Conversations are multi-turn with drifting per-turn tasks (interactive coding, research, support).

Where It Sits in the Defense Stack¶

The Lethal Trifecta Threat Model and Task Scope Security Boundary define the contracts; deterministic checks catch in-flight violations; the semantic matcher enforces task scope at runtime; the MCP Runtime Control Plane is the architectural slot.

Example¶

A coding agent has read access to github and db-readonly MCP servers. The user asks: "Summarize the last week's failing tests in the auth-service repo." The interception layer extracts: "Read CI test results from the auth-service repository."

The agent emits github.list_workflow_runs(repo="auth-service", status="failure"). Checks 1–4 pass; semantic match aligns; check 5 verifies the relayed content matches the raw response.

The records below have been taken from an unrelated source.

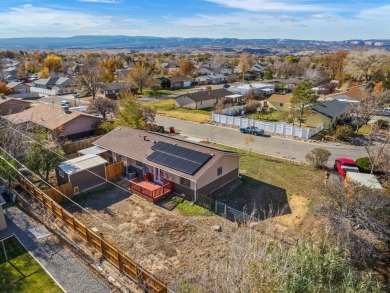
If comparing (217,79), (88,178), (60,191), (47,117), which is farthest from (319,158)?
(217,79)

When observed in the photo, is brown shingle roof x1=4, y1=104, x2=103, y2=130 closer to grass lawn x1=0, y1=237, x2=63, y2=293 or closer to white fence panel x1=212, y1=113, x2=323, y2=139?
white fence panel x1=212, y1=113, x2=323, y2=139

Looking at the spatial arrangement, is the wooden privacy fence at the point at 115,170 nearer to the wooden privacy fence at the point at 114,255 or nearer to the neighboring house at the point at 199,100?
the wooden privacy fence at the point at 114,255

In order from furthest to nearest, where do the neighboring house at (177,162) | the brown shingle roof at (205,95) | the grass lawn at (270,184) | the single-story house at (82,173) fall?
the brown shingle roof at (205,95)
the single-story house at (82,173)
the grass lawn at (270,184)
the neighboring house at (177,162)

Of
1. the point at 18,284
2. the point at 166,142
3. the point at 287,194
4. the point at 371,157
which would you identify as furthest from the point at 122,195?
the point at 371,157

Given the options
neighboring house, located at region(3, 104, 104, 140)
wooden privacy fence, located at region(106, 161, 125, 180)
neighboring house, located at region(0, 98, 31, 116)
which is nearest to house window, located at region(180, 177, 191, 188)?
wooden privacy fence, located at region(106, 161, 125, 180)

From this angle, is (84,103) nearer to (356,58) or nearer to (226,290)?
(226,290)

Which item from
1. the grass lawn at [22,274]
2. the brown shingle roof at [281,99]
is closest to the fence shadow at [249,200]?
the grass lawn at [22,274]

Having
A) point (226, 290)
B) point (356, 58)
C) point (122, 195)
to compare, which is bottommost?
point (122, 195)
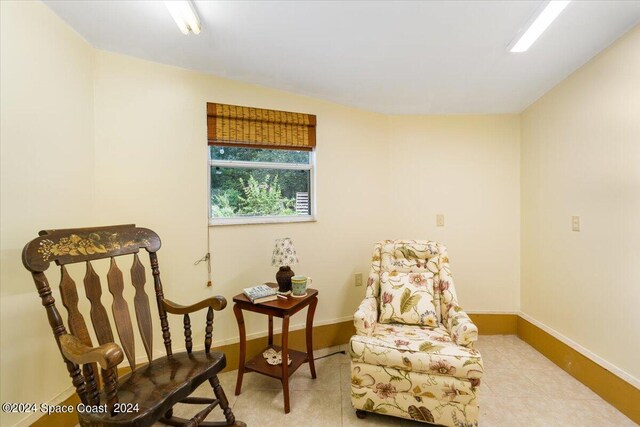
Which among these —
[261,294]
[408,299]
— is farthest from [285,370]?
[408,299]

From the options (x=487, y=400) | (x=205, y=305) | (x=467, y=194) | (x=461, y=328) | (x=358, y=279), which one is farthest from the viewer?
(x=467, y=194)

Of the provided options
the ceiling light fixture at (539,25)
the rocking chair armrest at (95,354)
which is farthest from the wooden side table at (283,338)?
the ceiling light fixture at (539,25)

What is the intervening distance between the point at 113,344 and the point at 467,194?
3058mm

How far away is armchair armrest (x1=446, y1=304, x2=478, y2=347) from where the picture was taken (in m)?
1.70

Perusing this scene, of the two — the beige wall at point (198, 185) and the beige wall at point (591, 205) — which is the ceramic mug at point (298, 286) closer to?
the beige wall at point (198, 185)

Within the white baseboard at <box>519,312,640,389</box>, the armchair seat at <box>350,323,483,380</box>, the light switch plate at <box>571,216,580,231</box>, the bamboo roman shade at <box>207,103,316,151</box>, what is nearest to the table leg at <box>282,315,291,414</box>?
the armchair seat at <box>350,323,483,380</box>

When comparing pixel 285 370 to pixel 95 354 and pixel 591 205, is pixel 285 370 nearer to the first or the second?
pixel 95 354

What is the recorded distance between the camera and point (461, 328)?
1.75 meters

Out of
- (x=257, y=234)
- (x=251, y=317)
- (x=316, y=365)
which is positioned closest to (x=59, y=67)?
(x=257, y=234)

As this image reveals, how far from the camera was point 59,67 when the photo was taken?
1.62 m

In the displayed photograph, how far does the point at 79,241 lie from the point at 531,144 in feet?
11.7

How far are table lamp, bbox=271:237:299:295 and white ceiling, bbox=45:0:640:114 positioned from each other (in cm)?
132

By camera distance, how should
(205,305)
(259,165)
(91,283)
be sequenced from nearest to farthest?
(91,283)
(205,305)
(259,165)

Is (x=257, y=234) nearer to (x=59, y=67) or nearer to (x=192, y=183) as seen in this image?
(x=192, y=183)
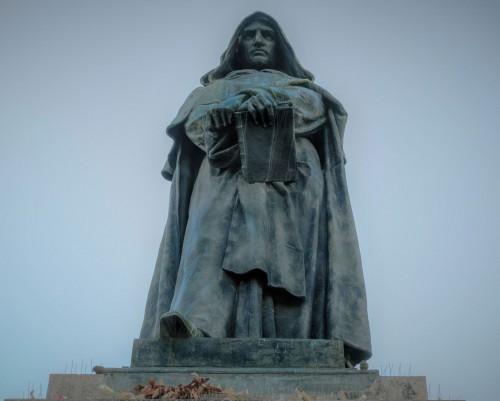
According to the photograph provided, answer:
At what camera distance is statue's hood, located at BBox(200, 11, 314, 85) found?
983 centimetres

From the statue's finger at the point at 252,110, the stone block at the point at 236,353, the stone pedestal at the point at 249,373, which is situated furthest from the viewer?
the statue's finger at the point at 252,110

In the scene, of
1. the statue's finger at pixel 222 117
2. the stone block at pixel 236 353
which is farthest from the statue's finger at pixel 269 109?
the stone block at pixel 236 353

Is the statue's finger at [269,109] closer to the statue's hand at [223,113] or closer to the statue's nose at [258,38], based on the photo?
the statue's hand at [223,113]

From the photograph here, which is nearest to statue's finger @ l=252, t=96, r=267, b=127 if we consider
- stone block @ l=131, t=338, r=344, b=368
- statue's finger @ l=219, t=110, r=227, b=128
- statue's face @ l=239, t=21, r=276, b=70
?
statue's finger @ l=219, t=110, r=227, b=128

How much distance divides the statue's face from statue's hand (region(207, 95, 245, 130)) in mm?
2005

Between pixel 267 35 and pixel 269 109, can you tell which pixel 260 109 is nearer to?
pixel 269 109

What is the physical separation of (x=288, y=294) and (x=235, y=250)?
2.25ft

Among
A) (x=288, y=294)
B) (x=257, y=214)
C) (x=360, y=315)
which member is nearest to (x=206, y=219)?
(x=257, y=214)

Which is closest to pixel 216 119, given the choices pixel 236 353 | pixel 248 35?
pixel 248 35

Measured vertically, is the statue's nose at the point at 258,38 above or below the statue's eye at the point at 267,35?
below

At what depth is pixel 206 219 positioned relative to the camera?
25.5ft

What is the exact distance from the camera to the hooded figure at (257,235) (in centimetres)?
721

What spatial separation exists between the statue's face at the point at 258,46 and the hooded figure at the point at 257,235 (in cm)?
69

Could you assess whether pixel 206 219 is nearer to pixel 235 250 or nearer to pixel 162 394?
pixel 235 250
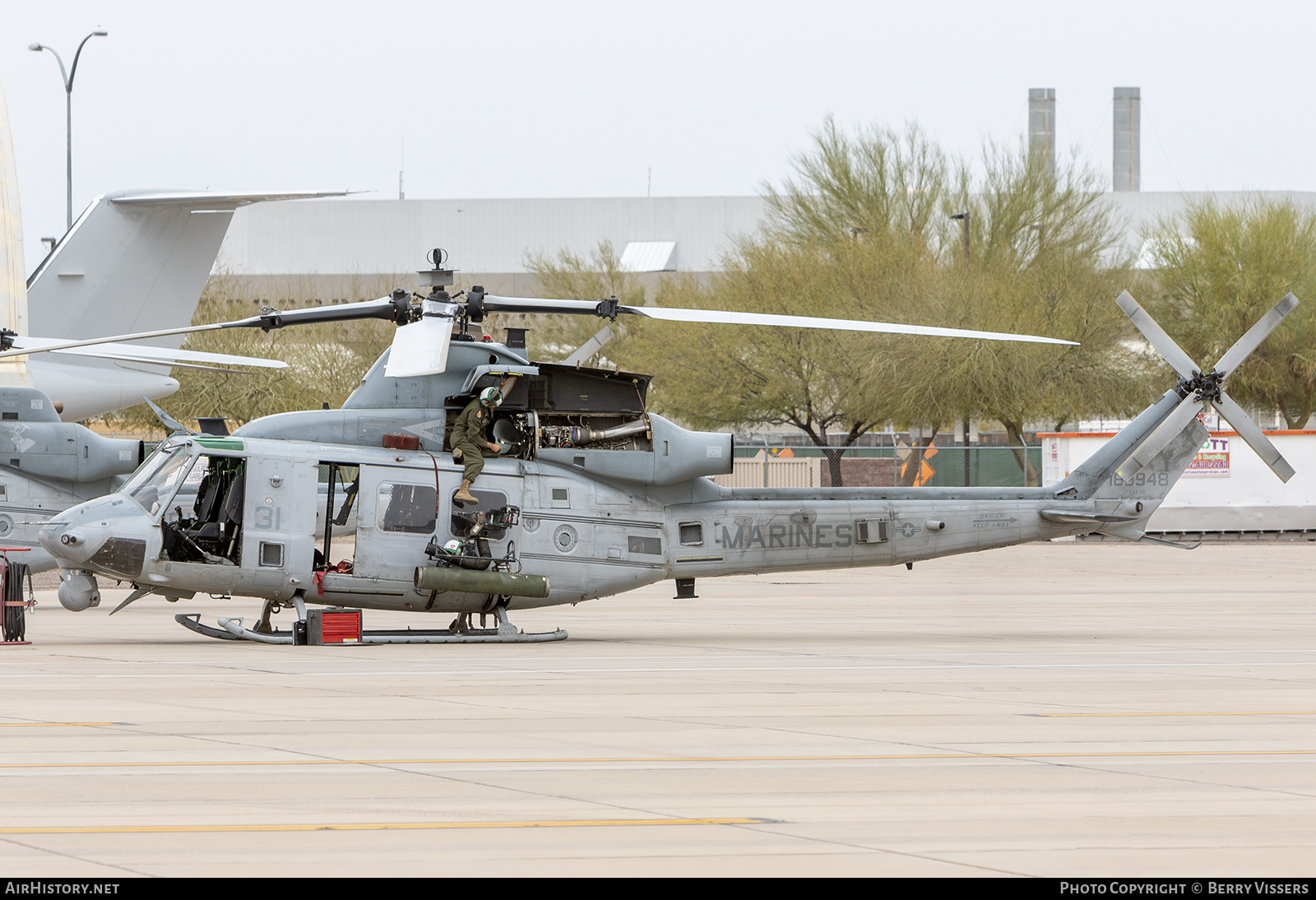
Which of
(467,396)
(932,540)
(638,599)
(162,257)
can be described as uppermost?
(162,257)

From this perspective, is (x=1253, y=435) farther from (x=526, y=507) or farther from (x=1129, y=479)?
(x=526, y=507)

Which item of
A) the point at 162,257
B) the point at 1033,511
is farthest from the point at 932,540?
the point at 162,257

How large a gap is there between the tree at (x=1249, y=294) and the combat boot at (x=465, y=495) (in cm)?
3742

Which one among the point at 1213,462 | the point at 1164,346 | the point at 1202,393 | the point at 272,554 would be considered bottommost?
the point at 272,554

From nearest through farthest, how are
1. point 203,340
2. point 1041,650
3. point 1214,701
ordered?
point 1214,701, point 1041,650, point 203,340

Now an injected instruction in a fetched issue body makes the LLM emit db-readonly.export_full_users_table(). Checks 1–4 still pass — structurally clean. The semantic matcher rejects: export_full_users_table does not align with "read CI test results". Only the semantic layer sees the drift.

When This Backfires¶

High-frequency tool use. Each decision adds an LLM round-trip for task extraction. AgentSpec-style declarative predicates run with millisecond-level overhead (Wang et al., 2025) vs. hundreds of ms per LLM call. Cache per turn or fall back to deterministic allowlists for hot paths.
Shared-failure mode. Same model class for policy and agent creates correlated weakness — a jailbreak misleading one may mislead both (§V). Use a different family for policy.
High FNR on critical paths. 7% multi-turn FNR is unacceptable for utility-critical workflows without a fallback (operator review or allowlist for known-good pairs).
PII in tasks. Summaries may carry PII to the auth server — encrypt at rest, minimise retention.

Key Takeaways¶

Structural and semantic attacks are orthogonal; covering only one leaves the other open.
The five deterministic checks are byte-level comparisons that block tampering without LLM overhead.
Semantic matching extends single-task TBAC to multi-turn by separating extraction from matching.
Multi-turn matching is meaningfully less reliable than single-turn (10% FPR / 7% FNR on multi-agent traffic) — design fallbacks.
Hybrid earns its complexity only when the tool catalogue is large/dynamic and conversations are multi-turn; for static action sets, deterministic allowlists are cheaper and tighter.